第26章 緋色の夢 〔Ⅺ〕
新たに現れた鋭い氷を避け、水晶壁のような柱の奥に隠れてしまった従者たちの姿を追うように、氷柱を選んで足場に変えた。
突き刺そうと迫る氷の刃は杖で砕き、冷たい柱の合間を跳び越える。
入り組んだ氷柱の奥に覆面の従者たちの姿が見えたとたん、巨大な炎の塊が目の前に勢いよく迫って、後退しながらそれを振り払った。
かき乱れた眩い光がきらめいて、わずかに熱を含んだ風が髪をなびかせた。
「魔法が効かないのか!? 」
覆面の従者たちが驚愕の表情を浮かべていた。
生まれた隙は見逃さない。
後方にあった氷柱の壁を足場にして蹴りこむと、ハイリアは身体をバネに弾丸のごとく飛び込んだ。
慌てた様子で硬い殻のような防壁魔法に身を包んだ従者たちに向かって、長杖を振り上げる。
薄い光の膜のようにも見える防壁に、「壊せ」と命じたマゴイを宿す杖を叩き入れると、割れ裂けた破片が飛散した。
ガラスのようにきらめく破片の奥に、敗北を悟った表情を浮かべた従者たちの姿が見えて、思わず笑みがこぼれる。
そのまま身体を捻らせて長杖を動かすと、杖が導かれるままに二体の魔道士の闇のコアを破壊した。
「くっ……、すでに我らでは、お止めできぬか……」
「皆に、知らせねば……」
ボロボロと崩れるように姿を消した覆面の従者たちがいた場所に、カラカラと二つの人形が転がった。

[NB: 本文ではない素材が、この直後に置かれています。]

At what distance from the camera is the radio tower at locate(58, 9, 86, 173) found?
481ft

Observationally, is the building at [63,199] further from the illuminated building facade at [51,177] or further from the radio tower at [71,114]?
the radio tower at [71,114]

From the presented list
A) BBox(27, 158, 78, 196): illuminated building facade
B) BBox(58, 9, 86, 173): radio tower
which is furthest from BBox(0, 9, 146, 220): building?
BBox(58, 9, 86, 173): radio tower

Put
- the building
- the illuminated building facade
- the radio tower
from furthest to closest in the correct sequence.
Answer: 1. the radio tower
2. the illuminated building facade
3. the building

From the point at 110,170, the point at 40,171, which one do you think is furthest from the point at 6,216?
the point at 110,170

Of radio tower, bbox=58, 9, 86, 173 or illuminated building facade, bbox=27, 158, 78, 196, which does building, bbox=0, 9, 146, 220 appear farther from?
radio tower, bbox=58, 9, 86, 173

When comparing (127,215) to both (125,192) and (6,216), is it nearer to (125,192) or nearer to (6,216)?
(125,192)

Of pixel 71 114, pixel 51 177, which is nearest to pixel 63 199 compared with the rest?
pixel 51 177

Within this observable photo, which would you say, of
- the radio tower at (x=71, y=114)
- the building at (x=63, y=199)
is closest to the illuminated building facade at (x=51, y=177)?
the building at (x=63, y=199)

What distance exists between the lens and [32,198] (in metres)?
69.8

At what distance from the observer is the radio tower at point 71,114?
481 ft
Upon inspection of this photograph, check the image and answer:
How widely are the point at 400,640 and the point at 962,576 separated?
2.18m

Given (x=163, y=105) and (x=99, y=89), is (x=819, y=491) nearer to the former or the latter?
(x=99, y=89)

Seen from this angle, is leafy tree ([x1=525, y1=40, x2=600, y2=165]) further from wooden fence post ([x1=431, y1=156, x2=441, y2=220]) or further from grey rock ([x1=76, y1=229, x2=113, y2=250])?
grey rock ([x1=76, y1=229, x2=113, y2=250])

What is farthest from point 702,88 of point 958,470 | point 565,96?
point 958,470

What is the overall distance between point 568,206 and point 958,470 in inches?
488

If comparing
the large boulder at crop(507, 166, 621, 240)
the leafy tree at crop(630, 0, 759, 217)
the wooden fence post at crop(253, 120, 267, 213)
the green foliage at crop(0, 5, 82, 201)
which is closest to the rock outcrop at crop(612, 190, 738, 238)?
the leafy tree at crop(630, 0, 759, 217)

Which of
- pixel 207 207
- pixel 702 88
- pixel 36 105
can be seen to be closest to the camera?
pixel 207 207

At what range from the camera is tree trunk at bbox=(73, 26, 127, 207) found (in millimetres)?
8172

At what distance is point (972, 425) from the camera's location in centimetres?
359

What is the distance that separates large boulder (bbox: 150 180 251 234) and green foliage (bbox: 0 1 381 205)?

八芒星が砕けた楕円の不気味な顔に嫌気がさして、長杖で突き刺すようにその顔を潰し壊す。
「黙ってよ。あなた達の意見なんて聞いてないわ」
クスクスと笑って見える光をたどり、用事がある通路の奥の部屋へと歩み進んだ。
マゴイを宿した長杖で、厳重な扉をぶち壊して大穴を開ける。
入りこんだその中は、予想していた通り武器庫だった。
収められている剣や弓などの武具には目もくれず、ハイリアは壁際の机上に無造作に置かれていた、二対の銀の腕輪を掴み取った。
「起きなさいアイム。助けに来てやったわよ」
声をかけるなり腕輪の表面に現れた金色の瞳が、こちらを見て大きく目を見開いた。
『ああ、我が王よ、なんというお姿に……! あなた様、もうルフの色が……! 』
「そんなことは、どうでもいいの。果たしたいことがあるの。もちろん、手伝ってくれるわよね? 」
にっこりと微笑んでみせると、金色の瞳が複雑に揺らめいて黙り込んだ。